### Passage provided
==============================
Summary: | Background: testicular lymphoma constitutes between 1 and 9 % of testicular tumors; it is the most frequent malignant testicular tumor in men over 50 years of age. The prognosis is reserved due to a great tendency to early systemic spread. The most common clinical presentation is testicular pain on palpation and spontaneous, with increased volume and testicular consistency. Its treatment is based on three fundamental pillars: orchiectomy, chemotherapy and radiotherapy.
Objective: to describe a patient with large cell type B testicular lymphoma.
Case report: 55-year-old male patient, hypertensive, smoker 10 cigarettes a day, occasional drinker. He goes to consultation due to left testicular volume increase. In the laboratory tests, the lactate dehydrogenase is elevated. Ultrasound Scand: Left testicle with very heterogeneous echogenicity, unstructured parenchyma, no nodular lesions. Diffuse thickening of the epididymis. Increased vascularization. Inguinal radical orchiectomy is performed, the anatomic-pathological diagnosis being diffuse large B cell type lymphoma, it has now been treated with chemotherapy, because he alsopresented bone involvement. But he has evolved favorably.
Conclusions: testicular lymphoma is a very rare entity, despite being considered the most common testicular tumor in people over 60 years of age. The majority are diffuse non-Hodgkin lymphomas of high intermediate degree of malignancy and immune-phenotype B. The prognosis is always reserved due to its great tendency to systemic spread. The treatment is based on surgery (radical inguinal orchiectomy), chemotherapy and radiotherapy.
DeCS: TESTICULAR NEOPLASMS/surgery; TESTICULAR NEOPLASMS/radiotherapy; LYMPHOMA, LARGE B-CELL, DIFFUSE/diagnosis; ORCHIECTOMY/methods; ANTINEOPLASTIC AGENTS /therapeutic use.
==============================
### Supplied records

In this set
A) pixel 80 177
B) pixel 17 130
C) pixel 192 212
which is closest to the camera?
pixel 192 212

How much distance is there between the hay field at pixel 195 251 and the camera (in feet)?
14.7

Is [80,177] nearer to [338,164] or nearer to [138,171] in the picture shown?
==============================
### Assignment 1
Print the stretch of the testicular lymphoma summary from "Summary: | Background: testicular" through "orchiectomy, chemotherapy and radiotherapy.", without changing anything.
### Assignment 2
List every DeCS entry given in the testicular lymphoma summary.

### Answer section 1
Summary: | Background: testicular lymphoma constitutes between 1 and 9 % of testicular tumors; it is the most frequent malignant testicular tumor in men over 50 years of age. The prognosis is reserved due to a great tendency to early systemic spread. The most common clinical presentation is testicular pain on palpation and spontaneous, with increased volume and testicular consistency. Its treatment is based on three fundamental pillars: orchiectomy, chemotherapy and radiotherapy.

### Answer section 2
- TESTICULAR NEOPLASMS/surgery
- TESTICULAR NEOPLASMS/radiotherapy
- LYMPHOMA, LARGE B-CELL, DIFFUSE/diagnosis
- ORCHIECTOMY/methods
- ANTINEOPLASTIC AGENTS /therapeutic use